_PROBLEM STATEMENT_
Retype the passage on Israeli-Turkish military ties below word for word, starting at "Jordan signed a" and ending at "Syria and Iraq.".

_DOCUMENT TEXT_
——

Still, the exercise, dubbed "Reliant Mermaid," might well have been named "Common Enemy." Security cooperation among Israel, Turkey and the United States clearly illustrated a new power axis in the Middle East and the axiom that "My enemy's enemy is my friend."

Israel, a Jewish state, and Turkey, a secular state with a Muslim majority, signed their first military cooperation agreement in February 1996 and have been forging ties at a rapid pace since. They share a common enemy in Syria, which is sandwiched between the two countries, and both see Iran and Iraq as potential threats.

Jordan signed a peace treaty with Israel in 1994 and sees the bilateral relationship as a card it might need to use one day if hostilities arise with its neighbors Syria and Iraq.

Meanwhile, Turkey, whose 27-year-old application to join what is now the European Union was rejected last month, has thrown its lot in with the United States, which has its own conflicts with Iraq and Iran. Israel is the main U.S. ally in the region.

"The maneuvers symbolize the new Middle East, a new balance of power in which Turkey and Israel cooperate and the United States supports this cooperation, despite Arab screams," said Efraim Inbar, director of the Begin-Sadat Center for Strategic Studies at Bar Ilan University in Tel Aviv.

"Turkey is taking care of its interests and has made a decision not to pay attention to [Arab and Iranian] complaints," he added. "Whatever the costs, they have made a clear decision that the benefits of an open relationship with Israel are higher."

——

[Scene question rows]
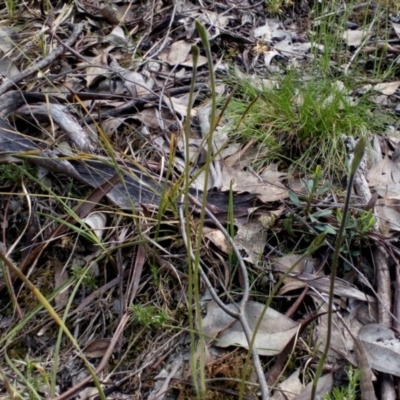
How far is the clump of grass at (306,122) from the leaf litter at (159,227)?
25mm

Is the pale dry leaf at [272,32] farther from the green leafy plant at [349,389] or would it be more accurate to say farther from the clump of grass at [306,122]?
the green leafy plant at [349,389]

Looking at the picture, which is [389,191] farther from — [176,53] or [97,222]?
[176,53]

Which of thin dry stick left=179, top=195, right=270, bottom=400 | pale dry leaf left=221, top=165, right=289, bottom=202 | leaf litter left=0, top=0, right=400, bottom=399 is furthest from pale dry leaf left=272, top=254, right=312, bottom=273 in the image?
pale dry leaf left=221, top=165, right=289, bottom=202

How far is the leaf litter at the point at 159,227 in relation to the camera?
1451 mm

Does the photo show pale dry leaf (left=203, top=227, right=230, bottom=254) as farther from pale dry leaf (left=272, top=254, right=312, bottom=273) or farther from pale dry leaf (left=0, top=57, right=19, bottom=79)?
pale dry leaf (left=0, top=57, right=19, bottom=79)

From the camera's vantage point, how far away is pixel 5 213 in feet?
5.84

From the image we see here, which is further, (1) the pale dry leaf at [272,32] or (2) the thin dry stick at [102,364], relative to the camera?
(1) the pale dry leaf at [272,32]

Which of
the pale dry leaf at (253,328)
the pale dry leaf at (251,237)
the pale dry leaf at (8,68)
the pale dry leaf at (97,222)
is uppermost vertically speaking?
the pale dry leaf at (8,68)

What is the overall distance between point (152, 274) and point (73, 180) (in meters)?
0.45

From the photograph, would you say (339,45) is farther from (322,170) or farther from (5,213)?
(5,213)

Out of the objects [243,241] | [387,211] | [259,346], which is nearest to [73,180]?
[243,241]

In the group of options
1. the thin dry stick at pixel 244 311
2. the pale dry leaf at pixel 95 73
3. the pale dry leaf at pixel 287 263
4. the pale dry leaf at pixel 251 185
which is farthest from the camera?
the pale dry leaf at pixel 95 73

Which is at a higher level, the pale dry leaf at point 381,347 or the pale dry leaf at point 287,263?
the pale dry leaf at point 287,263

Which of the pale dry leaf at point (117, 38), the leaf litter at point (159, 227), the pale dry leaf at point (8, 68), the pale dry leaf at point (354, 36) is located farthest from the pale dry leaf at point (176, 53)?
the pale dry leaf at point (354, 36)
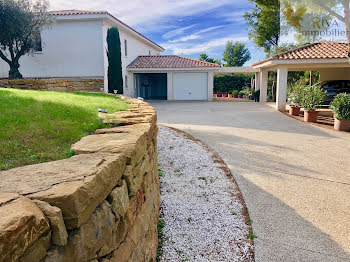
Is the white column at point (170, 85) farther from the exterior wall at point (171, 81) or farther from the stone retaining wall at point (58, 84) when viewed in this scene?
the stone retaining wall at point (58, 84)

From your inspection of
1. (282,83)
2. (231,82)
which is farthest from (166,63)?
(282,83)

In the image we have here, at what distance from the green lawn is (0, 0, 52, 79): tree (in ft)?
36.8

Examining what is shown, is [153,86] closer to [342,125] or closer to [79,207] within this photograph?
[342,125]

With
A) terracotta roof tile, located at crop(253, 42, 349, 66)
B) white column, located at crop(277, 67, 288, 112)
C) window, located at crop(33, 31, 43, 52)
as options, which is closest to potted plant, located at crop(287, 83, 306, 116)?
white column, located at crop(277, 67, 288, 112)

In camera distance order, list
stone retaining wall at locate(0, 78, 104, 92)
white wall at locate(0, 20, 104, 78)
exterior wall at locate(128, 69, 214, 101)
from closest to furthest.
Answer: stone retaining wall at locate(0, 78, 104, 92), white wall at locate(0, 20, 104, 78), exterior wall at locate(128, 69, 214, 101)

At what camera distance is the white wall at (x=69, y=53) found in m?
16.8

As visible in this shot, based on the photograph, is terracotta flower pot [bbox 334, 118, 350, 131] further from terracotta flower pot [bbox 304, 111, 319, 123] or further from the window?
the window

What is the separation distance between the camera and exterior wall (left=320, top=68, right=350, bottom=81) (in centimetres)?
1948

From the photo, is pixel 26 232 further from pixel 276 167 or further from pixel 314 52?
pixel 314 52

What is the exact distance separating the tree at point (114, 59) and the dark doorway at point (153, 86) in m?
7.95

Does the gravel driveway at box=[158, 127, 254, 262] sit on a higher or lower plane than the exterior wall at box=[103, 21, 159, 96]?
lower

——

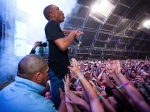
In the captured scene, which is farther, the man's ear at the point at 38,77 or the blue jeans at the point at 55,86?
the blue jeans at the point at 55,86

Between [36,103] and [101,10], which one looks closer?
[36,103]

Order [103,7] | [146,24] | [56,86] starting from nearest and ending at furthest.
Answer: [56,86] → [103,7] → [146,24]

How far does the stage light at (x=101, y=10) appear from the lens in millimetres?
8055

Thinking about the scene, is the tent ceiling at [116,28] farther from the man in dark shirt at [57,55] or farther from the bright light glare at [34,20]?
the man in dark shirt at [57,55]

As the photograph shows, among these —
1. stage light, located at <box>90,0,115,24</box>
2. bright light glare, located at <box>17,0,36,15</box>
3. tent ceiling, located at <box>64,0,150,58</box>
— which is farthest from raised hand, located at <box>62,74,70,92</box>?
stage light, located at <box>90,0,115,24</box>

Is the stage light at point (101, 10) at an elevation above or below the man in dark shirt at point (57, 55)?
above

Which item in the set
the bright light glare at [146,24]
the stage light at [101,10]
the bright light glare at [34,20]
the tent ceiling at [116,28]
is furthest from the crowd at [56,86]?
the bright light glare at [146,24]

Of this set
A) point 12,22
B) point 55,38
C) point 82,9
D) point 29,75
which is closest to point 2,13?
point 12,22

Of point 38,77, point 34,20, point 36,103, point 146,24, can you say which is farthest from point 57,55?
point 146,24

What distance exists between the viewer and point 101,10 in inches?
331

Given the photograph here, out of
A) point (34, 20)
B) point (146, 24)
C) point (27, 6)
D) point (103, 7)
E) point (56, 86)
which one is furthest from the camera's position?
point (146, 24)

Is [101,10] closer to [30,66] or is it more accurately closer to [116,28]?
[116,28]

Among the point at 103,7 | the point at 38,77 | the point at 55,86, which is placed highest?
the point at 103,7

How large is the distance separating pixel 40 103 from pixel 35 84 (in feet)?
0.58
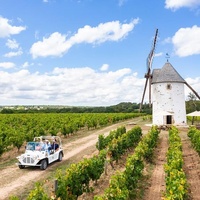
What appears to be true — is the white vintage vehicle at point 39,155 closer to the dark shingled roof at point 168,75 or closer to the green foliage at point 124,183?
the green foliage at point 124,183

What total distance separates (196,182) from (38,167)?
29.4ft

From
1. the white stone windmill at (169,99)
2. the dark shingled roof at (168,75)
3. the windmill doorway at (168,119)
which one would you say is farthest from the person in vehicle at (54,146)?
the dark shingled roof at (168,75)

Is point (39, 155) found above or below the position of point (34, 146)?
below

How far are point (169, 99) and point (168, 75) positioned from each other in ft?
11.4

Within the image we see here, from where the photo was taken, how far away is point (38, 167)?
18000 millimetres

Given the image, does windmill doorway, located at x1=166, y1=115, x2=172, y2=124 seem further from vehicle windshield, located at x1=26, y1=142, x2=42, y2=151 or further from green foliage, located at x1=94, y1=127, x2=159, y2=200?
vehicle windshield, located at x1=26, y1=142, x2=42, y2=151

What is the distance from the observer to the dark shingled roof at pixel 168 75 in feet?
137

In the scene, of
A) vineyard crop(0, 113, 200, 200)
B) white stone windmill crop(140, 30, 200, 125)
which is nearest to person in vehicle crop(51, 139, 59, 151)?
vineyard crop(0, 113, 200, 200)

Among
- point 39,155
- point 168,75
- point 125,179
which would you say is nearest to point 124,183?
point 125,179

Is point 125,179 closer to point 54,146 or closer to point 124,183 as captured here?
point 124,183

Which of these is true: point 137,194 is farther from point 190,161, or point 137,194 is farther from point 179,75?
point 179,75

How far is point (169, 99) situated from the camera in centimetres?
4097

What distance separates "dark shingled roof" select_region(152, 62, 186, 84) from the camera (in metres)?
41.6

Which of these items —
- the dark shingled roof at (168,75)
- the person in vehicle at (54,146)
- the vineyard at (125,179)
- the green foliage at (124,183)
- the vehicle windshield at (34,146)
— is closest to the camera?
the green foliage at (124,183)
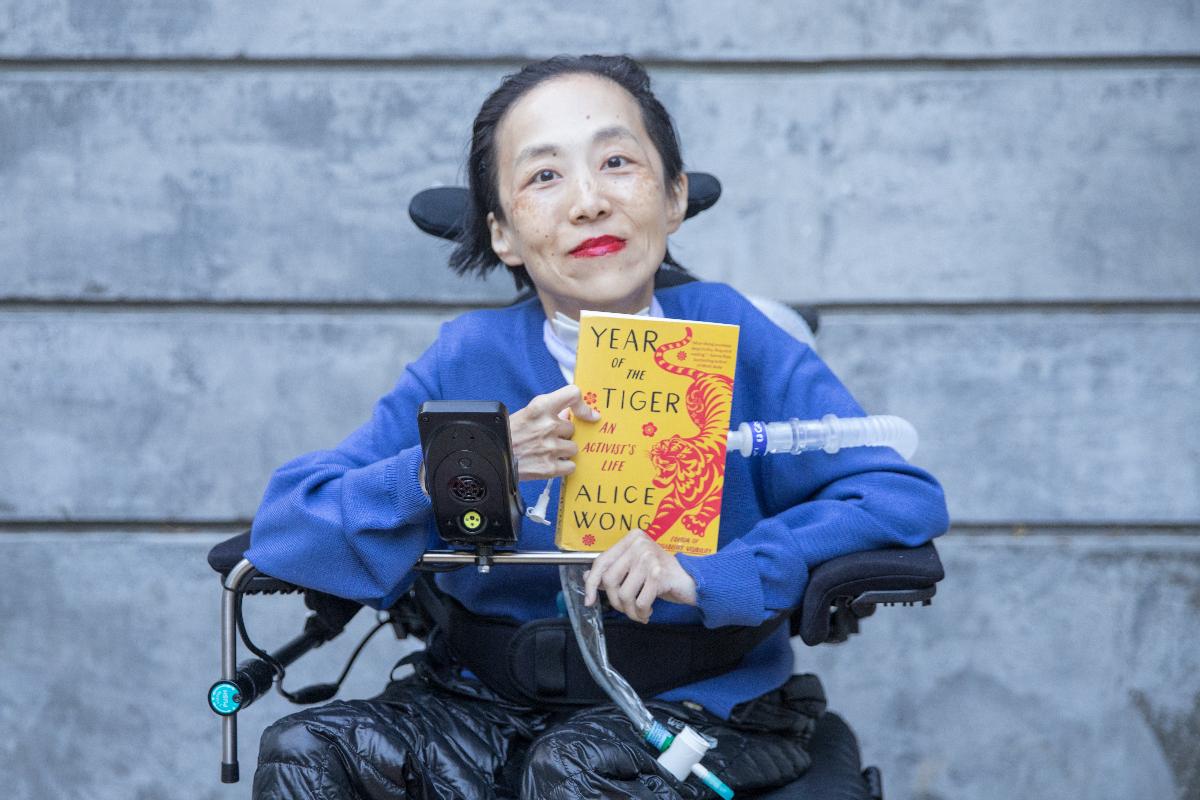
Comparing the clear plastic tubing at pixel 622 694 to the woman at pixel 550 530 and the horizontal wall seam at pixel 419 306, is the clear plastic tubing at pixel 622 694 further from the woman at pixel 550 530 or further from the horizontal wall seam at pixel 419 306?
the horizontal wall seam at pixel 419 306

——

_REPLY_
Jordan signed a peace treaty with Israel in 1994 and sees the bilateral relationship as a card it might need to use one day if hostilities arise with its neighbors Syria and Iraq.